■ EXERCISE DETAILS
Look for "Looking at building" in the records below, then copy that line and every line after it, exactly and with nothing added.

■ RECORDS SUPPLIED

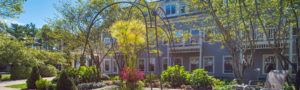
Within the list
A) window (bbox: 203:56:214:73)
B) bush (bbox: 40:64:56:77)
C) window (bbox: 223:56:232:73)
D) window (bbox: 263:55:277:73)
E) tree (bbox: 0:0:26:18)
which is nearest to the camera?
tree (bbox: 0:0:26:18)

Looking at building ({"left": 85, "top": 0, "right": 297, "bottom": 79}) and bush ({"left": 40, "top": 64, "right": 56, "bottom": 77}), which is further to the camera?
bush ({"left": 40, "top": 64, "right": 56, "bottom": 77})

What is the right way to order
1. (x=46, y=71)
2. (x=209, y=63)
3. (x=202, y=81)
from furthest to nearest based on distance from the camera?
(x=46, y=71) → (x=209, y=63) → (x=202, y=81)

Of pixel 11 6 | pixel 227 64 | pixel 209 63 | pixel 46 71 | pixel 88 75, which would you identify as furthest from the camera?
pixel 46 71

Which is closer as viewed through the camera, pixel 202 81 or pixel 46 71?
pixel 202 81

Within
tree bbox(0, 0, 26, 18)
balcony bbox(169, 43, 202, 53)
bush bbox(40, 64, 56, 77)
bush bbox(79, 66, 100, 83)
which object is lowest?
bush bbox(40, 64, 56, 77)

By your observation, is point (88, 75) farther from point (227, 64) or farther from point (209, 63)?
point (227, 64)

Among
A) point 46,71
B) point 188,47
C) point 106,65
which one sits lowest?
point 46,71

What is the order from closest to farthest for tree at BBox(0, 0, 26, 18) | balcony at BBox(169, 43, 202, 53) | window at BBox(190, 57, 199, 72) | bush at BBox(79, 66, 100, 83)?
1. tree at BBox(0, 0, 26, 18)
2. bush at BBox(79, 66, 100, 83)
3. balcony at BBox(169, 43, 202, 53)
4. window at BBox(190, 57, 199, 72)

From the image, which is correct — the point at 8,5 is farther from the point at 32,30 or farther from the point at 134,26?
the point at 32,30

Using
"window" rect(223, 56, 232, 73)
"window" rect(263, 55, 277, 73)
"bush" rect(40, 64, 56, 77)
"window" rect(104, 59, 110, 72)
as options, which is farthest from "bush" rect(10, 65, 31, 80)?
"window" rect(263, 55, 277, 73)

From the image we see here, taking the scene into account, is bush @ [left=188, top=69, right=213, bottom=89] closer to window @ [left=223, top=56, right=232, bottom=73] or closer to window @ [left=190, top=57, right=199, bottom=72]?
window @ [left=223, top=56, right=232, bottom=73]

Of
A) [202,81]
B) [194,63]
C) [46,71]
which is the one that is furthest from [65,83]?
[46,71]

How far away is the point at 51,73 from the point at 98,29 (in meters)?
10.9

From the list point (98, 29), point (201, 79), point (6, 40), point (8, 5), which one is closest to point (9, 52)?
point (6, 40)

■ RESPONSE
Looking at building ({"left": 85, "top": 0, "right": 297, "bottom": 79}) and bush ({"left": 40, "top": 64, "right": 56, "bottom": 77}), which is further to the camera?
bush ({"left": 40, "top": 64, "right": 56, "bottom": 77})

What is the right way to order
1. (x=46, y=71)
2. (x=209, y=63)
3. (x=202, y=81)
from furthest to nearest based on distance from the camera?
(x=46, y=71) → (x=209, y=63) → (x=202, y=81)

Of pixel 11 6 | pixel 227 64 | pixel 209 63 | pixel 46 71 | pixel 88 75, which would you identify as furthest from the camera?
pixel 46 71

Which is closer as viewed through the camera, pixel 202 81 or pixel 46 71?
pixel 202 81

Within
tree bbox(0, 0, 26, 18)
balcony bbox(169, 43, 202, 53)
bush bbox(40, 64, 56, 77)
bush bbox(79, 66, 100, 83)
which object is lowest?
bush bbox(40, 64, 56, 77)

By your observation, is point (88, 75) farther from point (227, 64) or farther from point (209, 63)?
point (227, 64)

Among
A) point 46,71
B) point 188,47
C) point 106,65
which one sits lowest?
point 46,71

What is the order from closest to farthest for tree at BBox(0, 0, 26, 18) | balcony at BBox(169, 43, 202, 53) | window at BBox(190, 57, 199, 72) | bush at BBox(79, 66, 100, 83)?
1. tree at BBox(0, 0, 26, 18)
2. bush at BBox(79, 66, 100, 83)
3. balcony at BBox(169, 43, 202, 53)
4. window at BBox(190, 57, 199, 72)

From the image, which is correct — the point at 8,5 is farther from the point at 32,30 or farther from the point at 134,26?
the point at 32,30

Using
"window" rect(223, 56, 232, 73)
"window" rect(263, 55, 277, 73)
"bush" rect(40, 64, 56, 77)
"window" rect(104, 59, 110, 72)
as options, which is farthest from "bush" rect(10, 65, 31, 80)?
"window" rect(263, 55, 277, 73)

From the image we see here, taking the scene into account, is bush @ [left=188, top=69, right=213, bottom=89] closer to window @ [left=223, top=56, right=232, bottom=73] or closer to window @ [left=190, top=57, right=199, bottom=72]?
window @ [left=223, top=56, right=232, bottom=73]

Of
A) [202,81]
B) [194,63]
C) [46,71]
which is the one that is furthest from [65,83]?
[46,71]

How far away is the point at 51,73 from the point at 98,29 (in meters)?
10.9

From the list point (98, 29), point (201, 79), point (6, 40), point (8, 5), which one is closest to point (9, 52)?
point (6, 40)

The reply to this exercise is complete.